When I reflect on the event, I am struck by the selfless sacrifice made by those rear area soldiers and airmen. Going out into that familiar terrain was no big deal for me. I knew the risks were slight. The enemy never was good at taking advantage of targets of opportunity. Anything unexpected or out of the ordinary would require meetings, planning, and guidance from higher command. By then, we’d be back in Nha Trang sucking Budweisers.
The REMFs, however, didn’t know this. They went thinking they’d have to fight their way out to Cai Cai and then have to fight their way back. They risked their lives, not to rescue a besieged garrison or save the nurses and Donut Dollies, but to build a playground for a bunch of kids. Many were career men who put those careers on the line as well.
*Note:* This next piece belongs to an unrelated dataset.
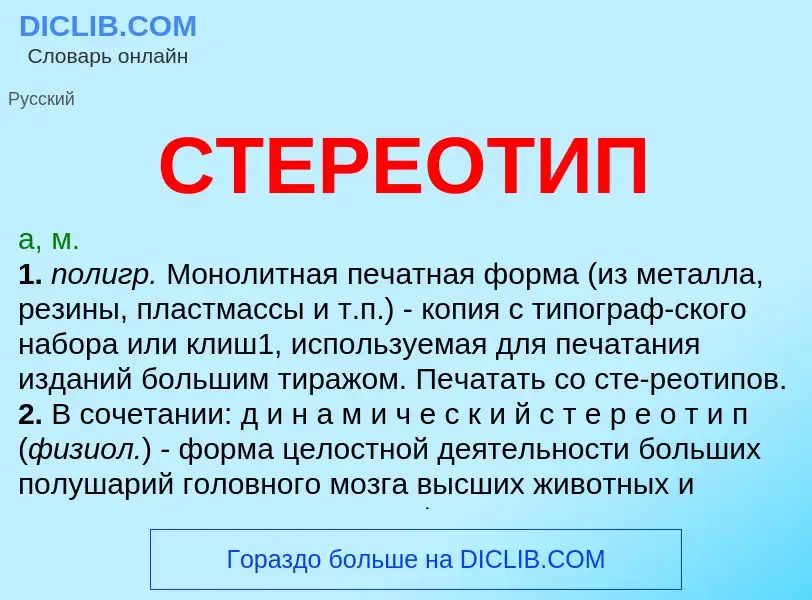 What is СТЕРЕОТИП - meaning and definition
They stole government property, vehicles, weapons and ammunition, and had to go AWOL (in time of war, a very serious charge) in order to spend their day off doing hard manual labor in an unsecured area.
The risks they took willingly boggle the mind. This one insignificant event speaks volumes about the true character of the Americans who went to Vietnam and served in support roles. This wasn’t done to help the war effort or win hearts and minds. The Yards were already committed to us. They didn’t do it for rewards or glory. Any action would have meant body bags and court marshals. I wasn’t the only one pissed about the reporter being there. No, they did what they did for one simple reason: to leave a positive legacy, to do something to make themselves feel good about serving in Vietnam.
These men were not exceptional REMFs. They were no different than any other REMFs. No one ever turned their back on us or refused to help. REMFs fought for a place in a truck. Dalrymple and I could have done the same thing in Phan Rang, Da Nang, Bien Hoa, or Pleiku. We could have done it any place in Vietnam, any place that had REMFs (Rear Echelon Men of Feeling). Their numbers were legion. Grunts did it, too.
Stories like mine abound, but few get told, fewer get read. For every My Lai there were a thousand Cai Cais. I now take great pride in being a part of this project, and I am proud to share this story with you. I was not a clerk; I was a drummer. That’s twice as REMF as a clerk. I was never a hero, but I was one of the REMFs who drowned out the war with the sound of laughter. In Vietnam, that was no small accomplishment.
Note: Sorry about the misleading intro, but I wanted you to read this story to the end.